Stagiair voor drie jaar: starters recylcen
Gepubliceerd in nrc.next, 24 april 2013.
Voor steeds meer afgestudeerden is een stage de enige uitweg. Ze doen hetzelfde werk als werknemers in loondienst. “Het zit soms dicht tegen uitbuiting aan.”
Petra Koning snapt het best: wie net afgestudeerd de arbeidsmarkt betreedt, begint onderaan de carrièreladder. “Natuurlijk heb je niet meteen een droombaan en een goed salaris”, zegt ze. “Maar dat je met een universitair diploma en een flinke studieschuld op zak na jaren studeren ook nog je eerste werkervaringen zelf moet betalen, vind ik op zijn zachtst gezegd jammer. Bovendien is het lang niet voor iedereen weggelegd.”

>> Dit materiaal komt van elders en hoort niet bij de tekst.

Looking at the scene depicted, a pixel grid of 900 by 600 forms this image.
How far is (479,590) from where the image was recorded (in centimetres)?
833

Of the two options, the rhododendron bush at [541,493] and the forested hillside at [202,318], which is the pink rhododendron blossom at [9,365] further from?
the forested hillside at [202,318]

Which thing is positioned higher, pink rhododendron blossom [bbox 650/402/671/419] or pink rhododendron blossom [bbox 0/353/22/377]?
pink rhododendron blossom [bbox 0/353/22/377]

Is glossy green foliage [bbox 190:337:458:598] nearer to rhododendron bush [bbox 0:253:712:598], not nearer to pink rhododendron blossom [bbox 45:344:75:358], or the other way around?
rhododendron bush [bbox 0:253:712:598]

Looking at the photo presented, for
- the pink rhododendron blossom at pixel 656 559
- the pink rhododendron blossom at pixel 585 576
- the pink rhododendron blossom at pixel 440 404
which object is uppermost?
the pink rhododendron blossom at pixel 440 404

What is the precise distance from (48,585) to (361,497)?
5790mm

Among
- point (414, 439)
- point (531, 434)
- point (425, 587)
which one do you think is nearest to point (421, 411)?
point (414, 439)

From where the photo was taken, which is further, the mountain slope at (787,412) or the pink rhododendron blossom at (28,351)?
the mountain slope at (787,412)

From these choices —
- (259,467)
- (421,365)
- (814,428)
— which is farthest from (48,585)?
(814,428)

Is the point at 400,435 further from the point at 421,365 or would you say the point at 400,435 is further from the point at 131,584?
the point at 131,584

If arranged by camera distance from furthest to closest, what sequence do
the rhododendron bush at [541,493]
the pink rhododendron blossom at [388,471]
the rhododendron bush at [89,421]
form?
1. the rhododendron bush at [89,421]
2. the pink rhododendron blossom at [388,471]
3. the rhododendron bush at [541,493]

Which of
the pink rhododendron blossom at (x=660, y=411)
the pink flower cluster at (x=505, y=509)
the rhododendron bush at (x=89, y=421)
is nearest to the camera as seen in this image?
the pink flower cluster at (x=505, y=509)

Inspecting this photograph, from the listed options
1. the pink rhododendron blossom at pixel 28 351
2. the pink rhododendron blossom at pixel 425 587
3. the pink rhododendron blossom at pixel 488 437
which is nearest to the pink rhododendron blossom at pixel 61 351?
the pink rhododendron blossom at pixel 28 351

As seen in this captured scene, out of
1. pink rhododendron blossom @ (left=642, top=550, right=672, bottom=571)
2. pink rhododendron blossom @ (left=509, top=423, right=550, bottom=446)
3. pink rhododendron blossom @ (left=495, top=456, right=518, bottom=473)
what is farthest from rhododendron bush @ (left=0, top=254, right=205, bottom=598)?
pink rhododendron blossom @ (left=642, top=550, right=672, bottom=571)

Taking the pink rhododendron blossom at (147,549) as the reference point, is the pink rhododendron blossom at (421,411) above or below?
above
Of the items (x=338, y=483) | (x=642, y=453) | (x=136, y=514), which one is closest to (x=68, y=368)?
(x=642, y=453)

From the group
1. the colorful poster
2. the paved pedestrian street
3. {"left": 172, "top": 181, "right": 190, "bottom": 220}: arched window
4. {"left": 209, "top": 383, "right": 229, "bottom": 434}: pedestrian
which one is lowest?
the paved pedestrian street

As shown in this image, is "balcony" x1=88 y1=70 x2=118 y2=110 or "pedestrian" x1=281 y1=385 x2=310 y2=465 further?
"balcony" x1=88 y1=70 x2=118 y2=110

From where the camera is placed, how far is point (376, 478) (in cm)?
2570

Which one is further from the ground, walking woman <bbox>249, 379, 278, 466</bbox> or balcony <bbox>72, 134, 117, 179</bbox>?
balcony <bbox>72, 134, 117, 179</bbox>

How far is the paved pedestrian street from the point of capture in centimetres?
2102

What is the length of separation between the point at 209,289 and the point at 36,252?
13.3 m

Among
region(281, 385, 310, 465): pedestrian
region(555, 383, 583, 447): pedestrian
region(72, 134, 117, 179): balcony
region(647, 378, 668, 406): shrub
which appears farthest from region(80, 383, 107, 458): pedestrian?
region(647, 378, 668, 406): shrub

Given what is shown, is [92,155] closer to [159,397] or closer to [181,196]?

Koning (29) vond na haar studie internationaal publieksrecht geen baan en besloot op stageplekken te solliciteren. Zeven maanden werkte ze als ‘stagiair’ bij een wetenschappelijk instituut waar ze fulltime onderzoek deed naar internationale aspecten in Nederlandse jurisprudentie – voor 230 euro per maand. De daaropvolgende zes maanden werkte ze voor ongeveer 800 euro per maand bij een Nederlandse lobbygroep in Brussel, waarvoor ze juridische onderbouwingen schreef bij hun politieke standpunten. “Interen op mijn spaargeld, heel zuinig leven, en mijn ouders – die het zelf echt niet breed hebben – af en toe lief aankijken”, legt Koning uit hoe ze het rooide. Het was moeilijk, maar van de andere kant: “Ik vrees dat het onontkoombaar is. Het is tegenwoordig iets waar iedere afgestudeerde – in ieder geval in mijn sector – de eerste paar jaar doorheen moet.”
Voor steeds meer afgestudeerden is een stage inderdaad de enige uitweg, zegt ook Ton Wilthagen, hoogleraar arbeidsrecht aan Tilburg University. De jeugdwerkloosheid onder hoogopgeleiden neemt almaar toe, en thuis zitten is geen optie. “Je moet zorgen dat je bezig blijft. De kans op een baan wordt immers kleiner naarmate je langer zonder werk zit. Maar nog belangrijker: afgestudeerden willen helemaal niet stilzitten. Ze willen ervaring opdoen en zich ontwikkelen.”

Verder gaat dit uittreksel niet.